What Hunter didn’t know is that Garfield’s phone was armed with software from the startup Qik, allowing it to capture video and stream the interview–in real time–on Qik’s website and thence to other platforms, including Garfield’s Twitter network. Thus, Garfield says, he scooped CNN on this bit of election minutia.
Qik’s data center not only converts cell-phone videos to Flash format but allows Web viewers to send text messages back to the person capturing the video. Bhaskar Roy, a former marketing director at Oracle who is a cofounder, says Qik’s key is its adaptability–it works with phones and networks of widely differing capacities, and does so in real time. “We have been focusing on speed and live aspects, and the quality,” he says. Roy says the company has recruited thousands of trial users in 55 countries.

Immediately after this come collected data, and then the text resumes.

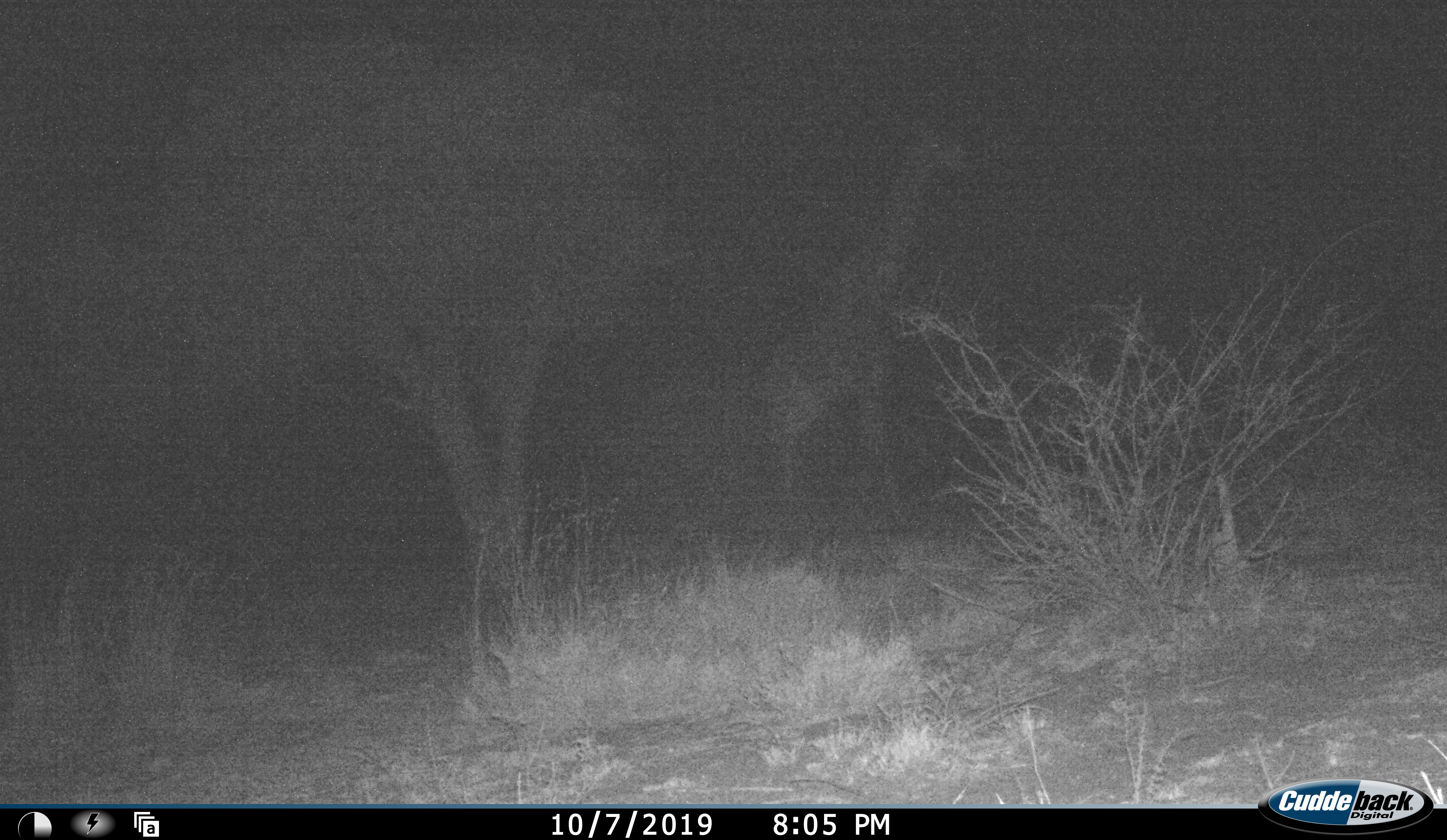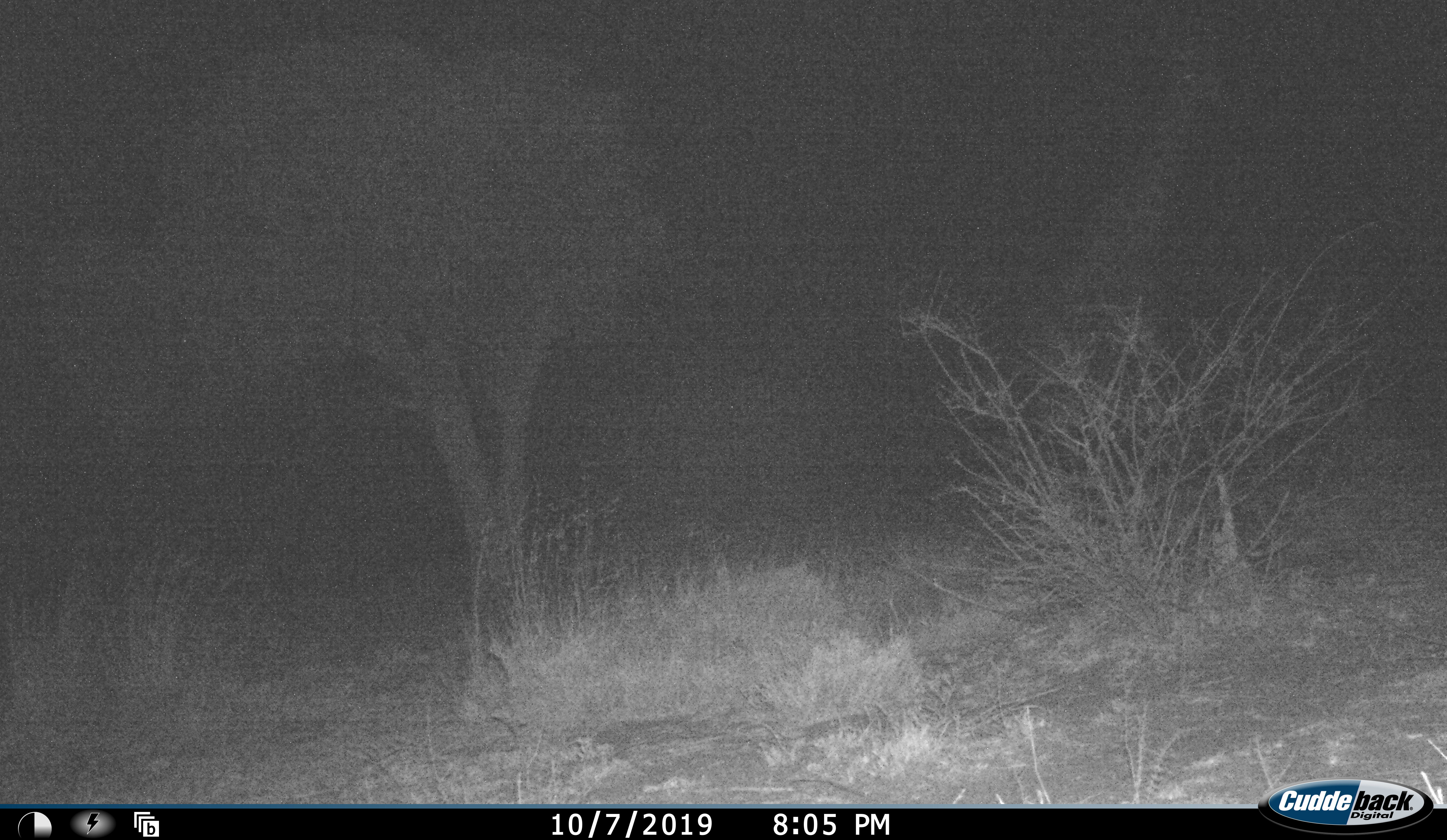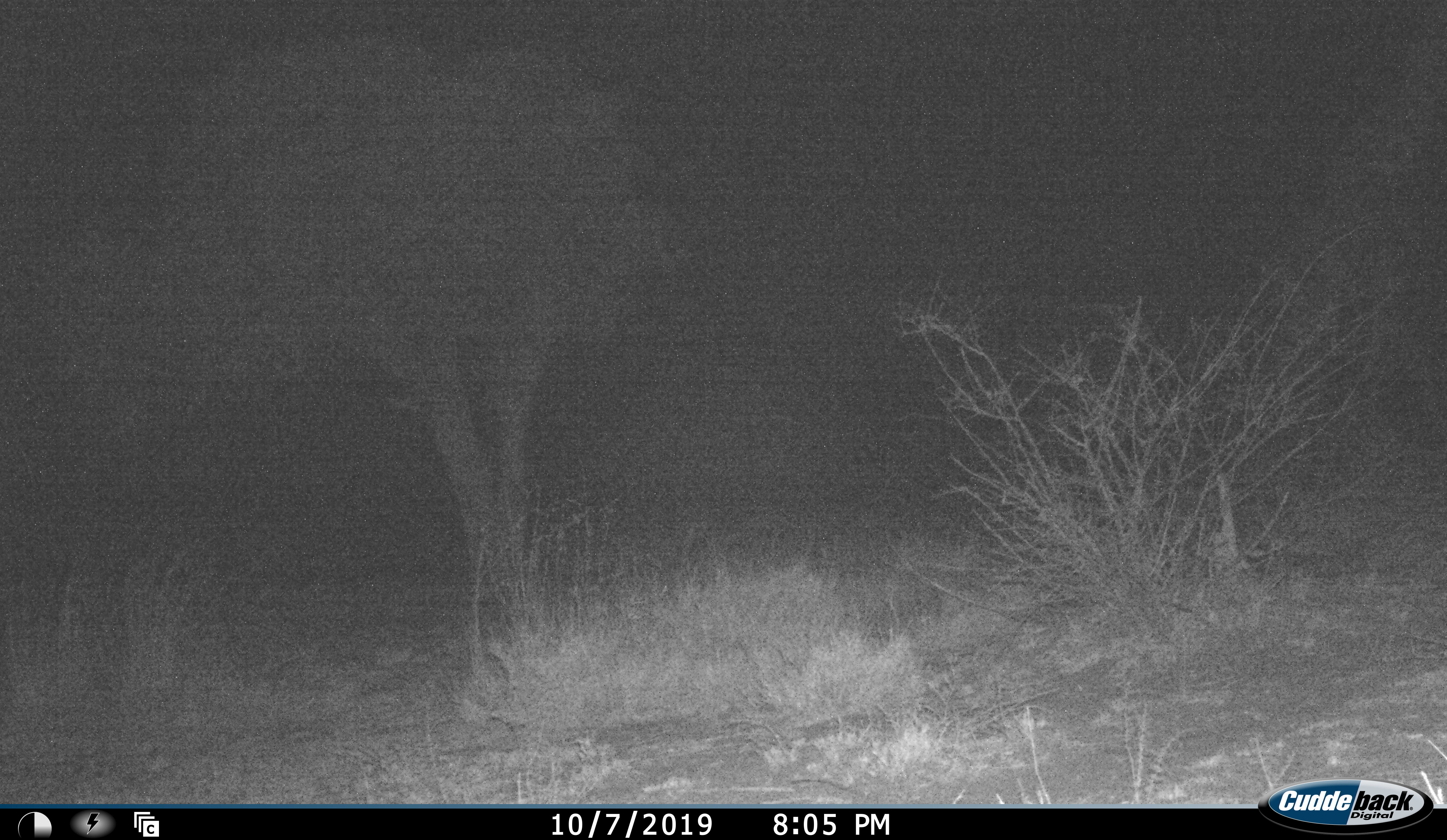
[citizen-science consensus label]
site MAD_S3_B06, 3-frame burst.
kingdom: Animalia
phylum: Chordata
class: Mammalia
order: Artiodactyla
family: Giraffidae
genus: Giraffa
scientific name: Giraffa camelopardalis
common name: giraffe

The company is now working on business models. In one, it would sell ads to Web video consumers who text-message replies; in another, it would take a cut from sales of high-end cell phones that capture the best videos (which would come Qik-equipped). Garfield is happy to pay: “Viewers can type in a window while watching, and affect the coverage. That’s, like, totally amazing and groundbreaking!”